Cardiovascular disease remains the world’s leading cause of death, but most current therapies focus on lowering cholesterol rather than directly targeting the inflammation that fuels disease progression. 

A recent study by Northwestern Engineering’s Lisa Volpatti aims to change that paradigm. 

The research reveals a method for precisely targeting inflammation at the site of disease instead of broadly suppressing the immune system to address the issue. By repurposing so-called “bad cholesterol” as a delivery vehicle for anti-inflammatory therapy, the work suggests a potentially safer and more effective way to treat atherosclerosis, the buildup of fatty plaques in artery walls, narrowing them and reducing blood flow. The findings also point to a broadly applicable strategy for improving the delivery of protein-based medicines for other metabolic diseases, including diabetes and liver disease.

Crucially, the work shows that the inflammatory drivers of cardiovascular disease can be targeted with precision rather than treated systemically.

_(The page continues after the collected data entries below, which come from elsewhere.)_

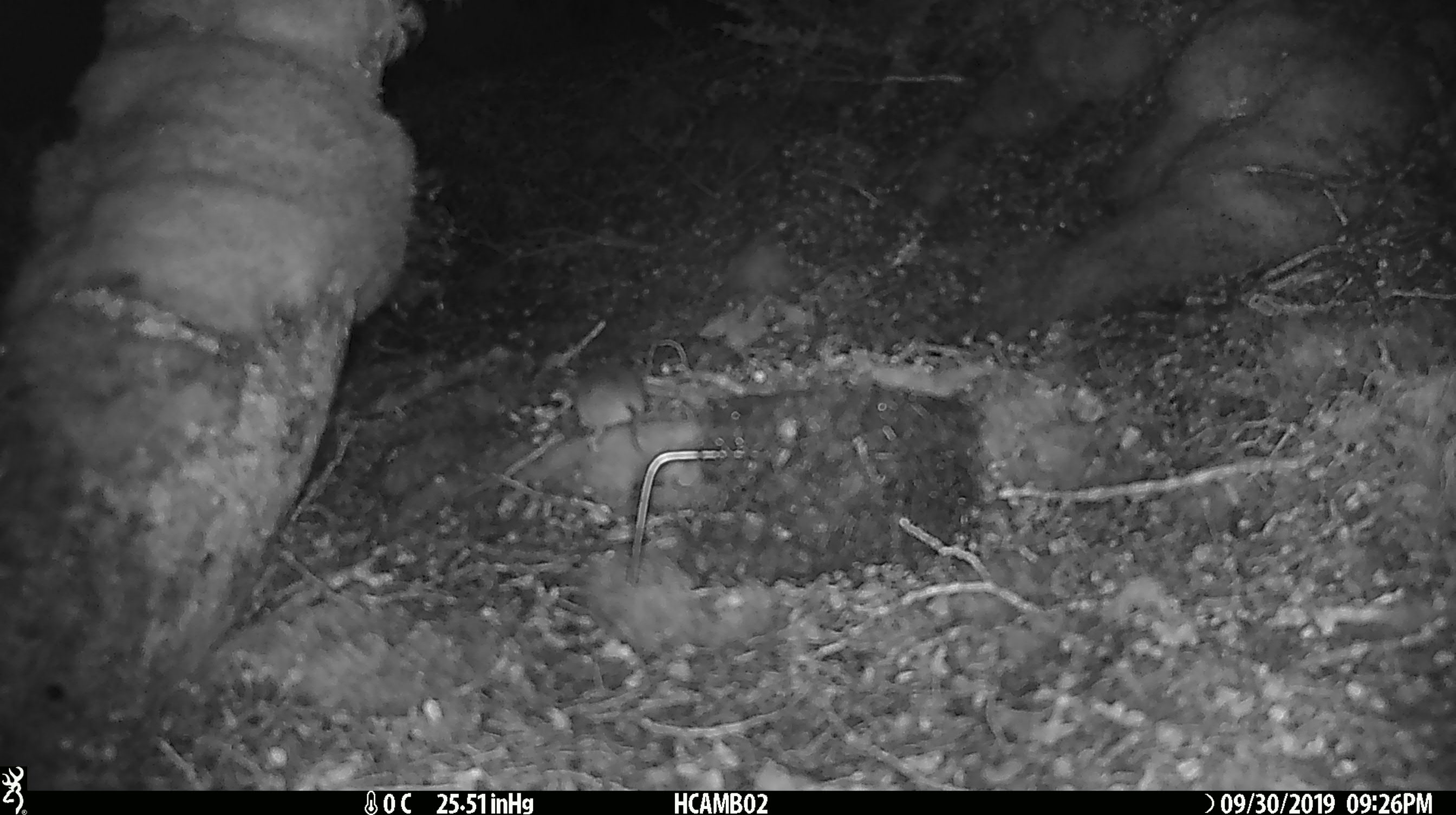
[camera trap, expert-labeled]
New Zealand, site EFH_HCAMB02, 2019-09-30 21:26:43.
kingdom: Animalia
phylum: Chordata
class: Mammalia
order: Rodentia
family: Muridae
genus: Mus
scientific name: Mus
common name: mouse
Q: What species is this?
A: Mouse (Mus).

The work introduces a new delivery approach that leverages low-density lipoprotein (“bad cholesterol”), a natural component of atherosclerosis, to selectively transport therapeutic proteins to diseased tissue.

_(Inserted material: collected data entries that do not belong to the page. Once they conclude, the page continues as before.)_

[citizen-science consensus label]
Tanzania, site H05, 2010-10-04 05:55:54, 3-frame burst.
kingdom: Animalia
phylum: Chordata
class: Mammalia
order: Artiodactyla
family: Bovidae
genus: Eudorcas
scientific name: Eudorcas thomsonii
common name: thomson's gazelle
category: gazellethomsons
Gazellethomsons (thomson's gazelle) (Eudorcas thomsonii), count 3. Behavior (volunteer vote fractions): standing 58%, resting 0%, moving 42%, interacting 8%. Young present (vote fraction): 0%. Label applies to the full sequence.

Volpatti is an assistant professor of biomedical engineering and chemical and biological engineering in the McCormick School of Engineering. She presented the work in the paper “LDL-Binding IL-10 Reduces Vascular Inflammation in Atherosclerotic Mice,” published last month in the academic journal Nature Biomedical Engineering.

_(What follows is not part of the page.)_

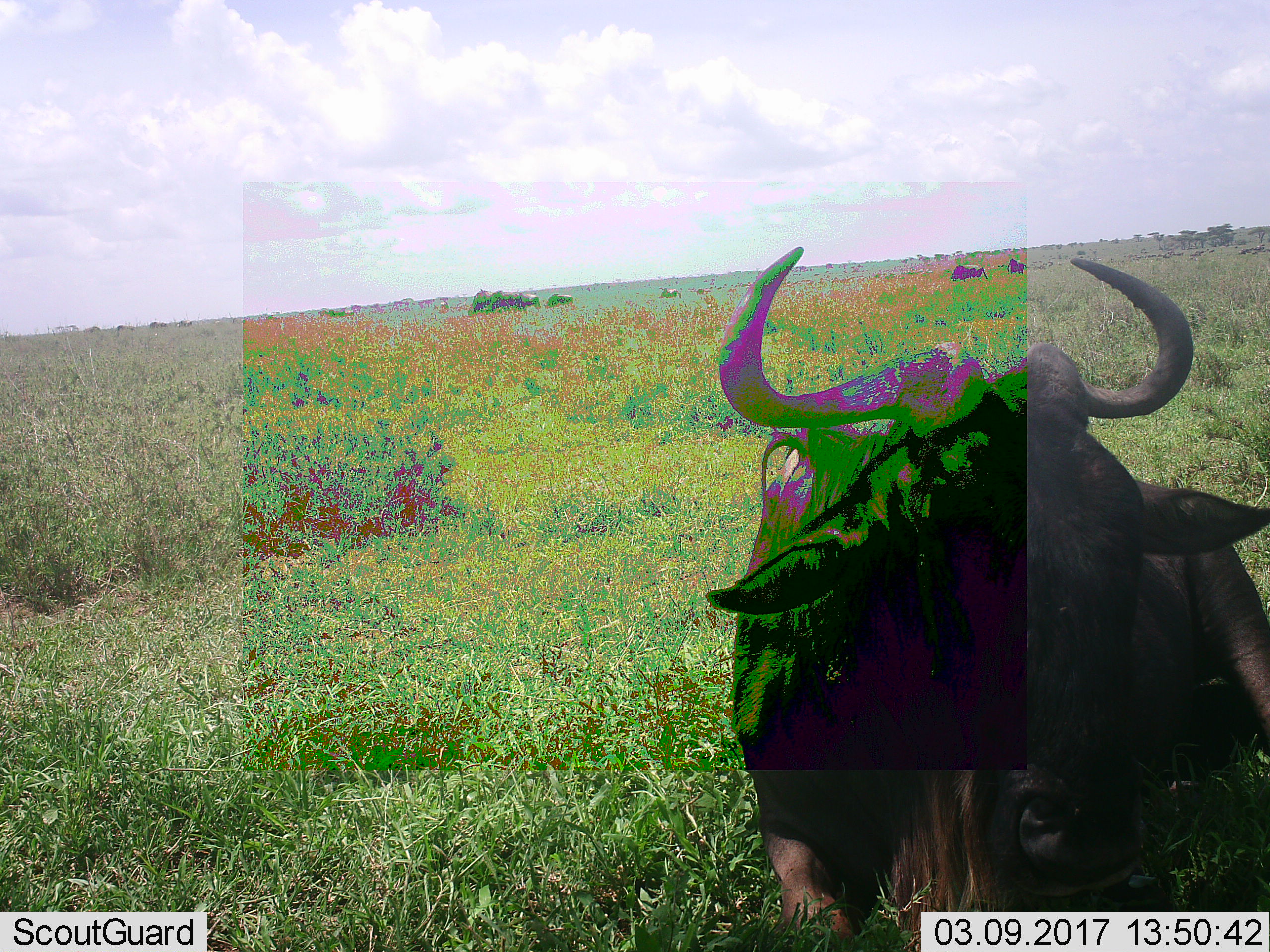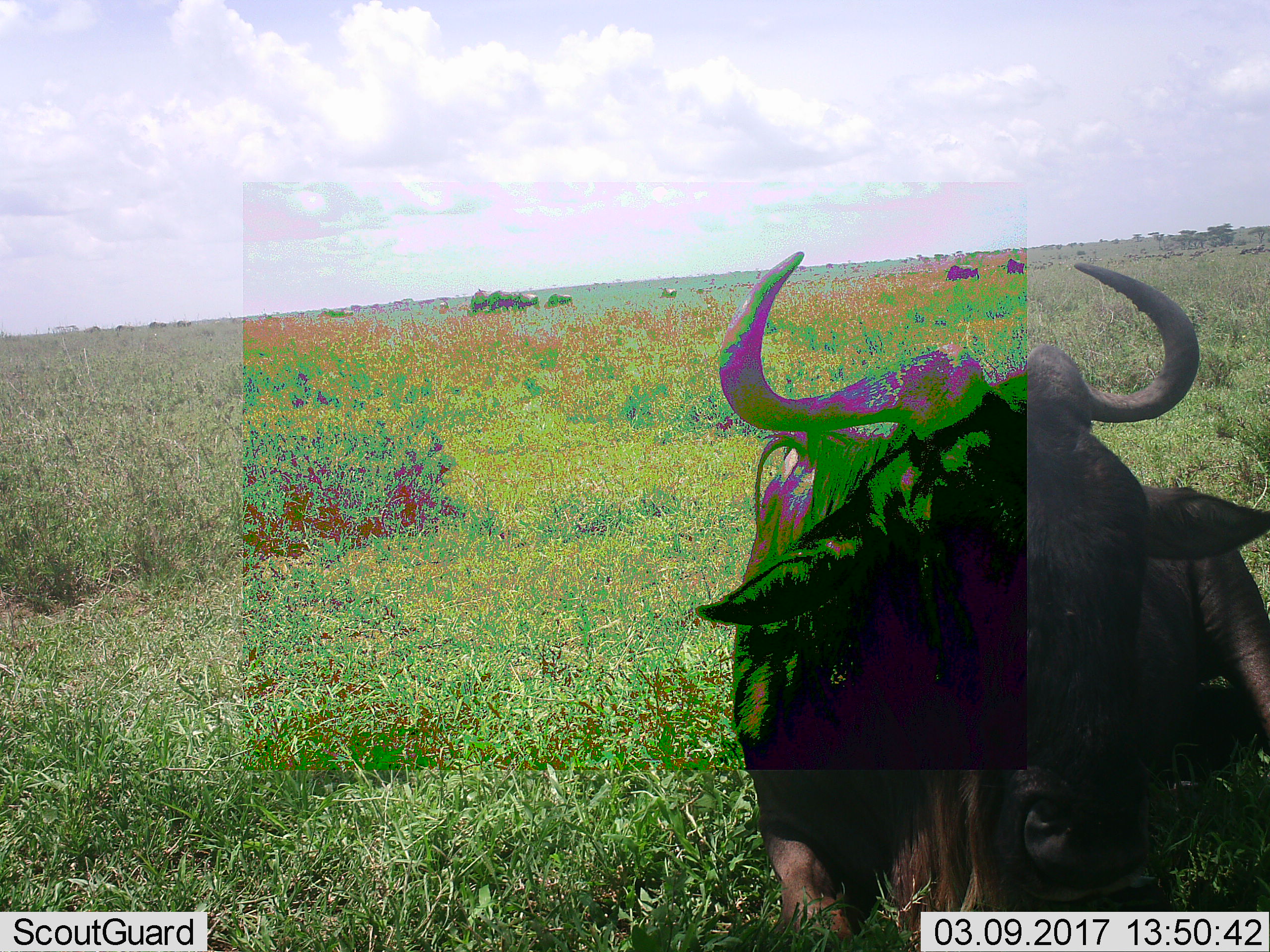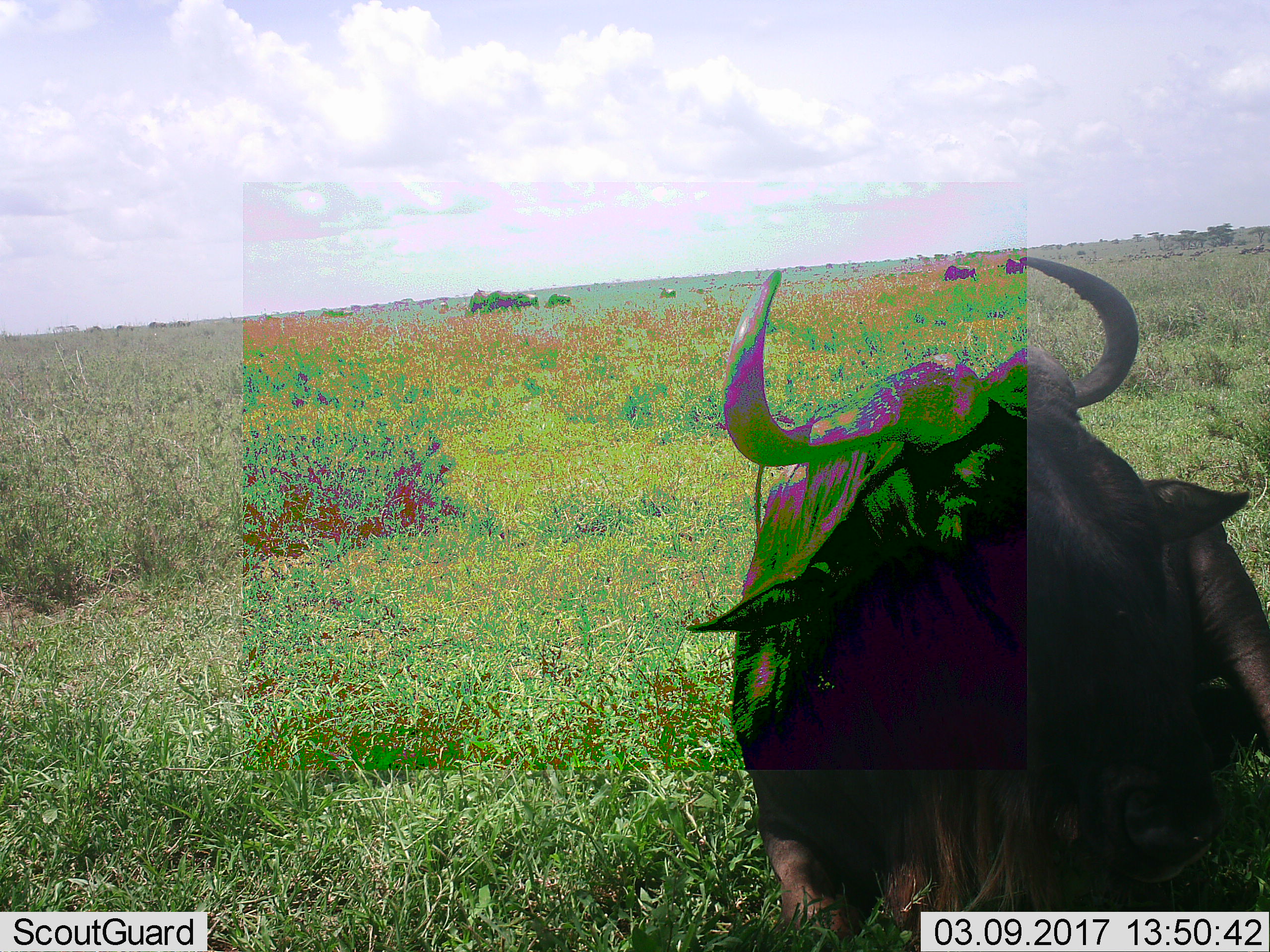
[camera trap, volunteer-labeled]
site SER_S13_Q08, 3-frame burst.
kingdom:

This paper builds on a substantial body of evidence showing that Interleukin-10 (IL-10)—an anti-inflammatory cytokine produced by immune cells that suppresses excessive immune responses and helps resolve inflammation—can be effective in treating atherosclerosis by modulating inflammatory pathways, as demonstrated in genetic mouse models and related studies. Despite its well-established biological importance, efforts to translate IL-10 into a viable therapy have been hampered by delivery challenges and off-target effects.

This study addresses that central limitation by introducing a targeted delivery strategy that directs IL-10 to atherosclerotic plaques with precision, enabling the therapeutic potential of a molecule long recognized as effective but difficult to apply clinically.

Although anti-inflammatory proteins are highly effective, their clinical use has been constrained by side effects and poor localization to diseased tissue. In the research, Volpatti describes a therapeutic strategy that enables precise delivery of anti-inflammatory proteins to atherosclerotic plaques by engineering them to hitchhike on low-density lipoprotein, the same “bad cholesterol” that accumulates in diseased arteries. In mouse models of atherosclerosis, this targeted approach concentrated the therapy in plaques, reduced immune cell infiltration to levels seen in healthy animals, and suppressed inflammatory activity in plaque-associated macrophages.

“Because this platform is modular, it could be broadly applied to improve the safety and effectiveness of biologic therapeutics for atherosclerosis and other metabolic diseases,” Volpatti said.

Next steps include clarifying the therapy’s mechanism of action, further enhancing its potency and circulating half-life, and extending the approach to additional disease models. Ongoing work at Northwestern is focused on refining the delivery platform and evaluating its broader applicability for treating inflammatory diseases beyond atherosclerosis.